▸ **SUPPLIED PASSAGE**
Local deployment of large models faces pain points such as high hardware investment, complex maintenance, and insufficient flexibility. Azure NC series virtual machines provide cloud-based GPU resources, and when combined with Terraform, enable one-click deployment and on-demand start/stop. Project objectives include: automated deployment of 4x V100 virtual machines via Terraform; pre-installation of software stacks like NVIDIA drivers, CUDA, Ollama, and vLLM; provision of a benchmark testing framework to compare inference engine performance; and establishment of a reusable deployment-test-destruction process to optimize costs.

## Hardware Configuration and Architecture Design

The Azure Standard_NC24s_v3 instance is selected with the following configuration:
|Component|Specifications|
|---|---|
|GPU|4x NVIDIA Tesla V100 (16GB per card, total 64GB)|
|vCPU|24 cores|
|Memory|448GB|
|System Disk|256GB Premium SSD|
|OS|Ubuntu 22.04 LTS Gen2|
|Region|Central US Zone1|

Theoretically, 64GB of VRAM supports 4-bit quantized 70B models. The V100 has a compute capability of 7.0, which limits the use of some new features (e.g., AWQ quantization).

## Detailed Deployment Process

Deployment steps: 1. Install Azure CLI locally and authenticate; ensure Terraform ≥1.0 and prepare SSH keys. 2. Execute the Terraform script to automatically create resource groups, virtual networks, security groups, and NC24s_v3 virtual machines. 3. Install NVIDIA 550 drivers, CUDA12.4, Ollama, and vLLM via cloud-init; initialization (including restart) takes approximately 15 minutes. 4. After SSH login, use `nvidia-smi` to verify GPU recognition.

▸ **COLLECTED DATA**
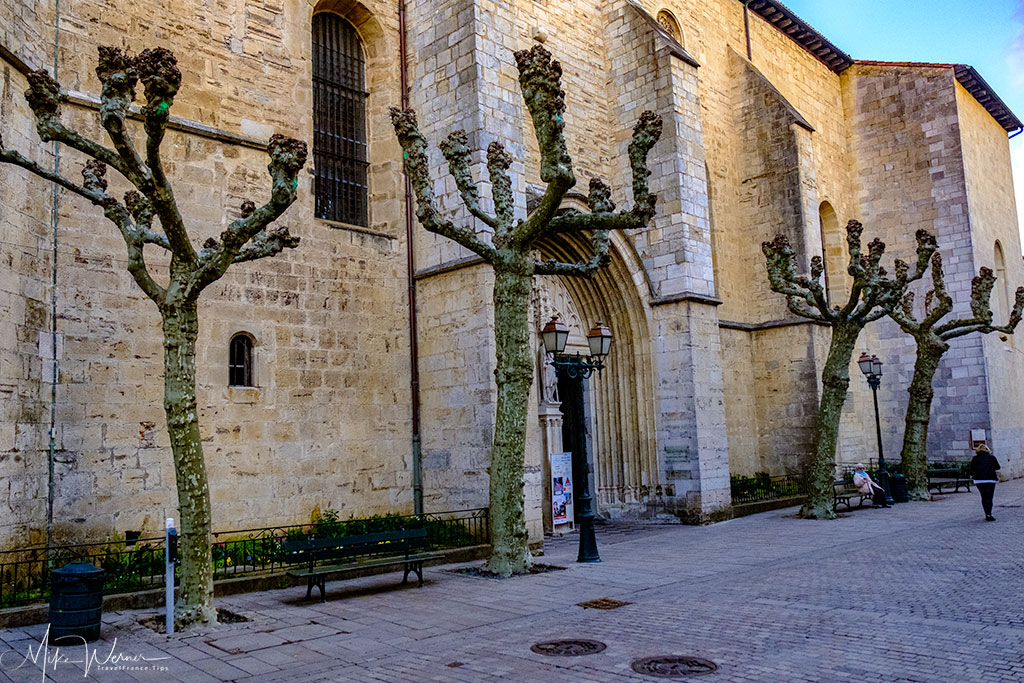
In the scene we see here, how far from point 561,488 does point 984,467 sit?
751cm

▸ **DIRECTIONS**
a) Translate this sentence from the Azure GPU deployment text into Spanish: "The V100 has a compute capability of 7.0, which limits the use of some new features (e.g., AWQ quantization)."
b) According to the Azure GPU deployment text, how long does the cloud-init initialization take, including the restart?
c) Reproduce the stretch of the Azure GPU deployment text from "Theoretically, 64GB of" through "(e.g., AWQ quantization).".

▸ **SET OF ANSWERS**
a) La V100 tiene una capacidad de cómputo de 7.0, lo que limita el uso de algunas funciones nuevas (p. ej., la cuantización AWQ).

b) Approximately 15 minutes.

c)
Theoretically, 64GB of VRAM supports 4-bit quantized 70B models. The V100 has a compute capability of 7.0, which limits the use of some new features (e.g., AWQ quantization).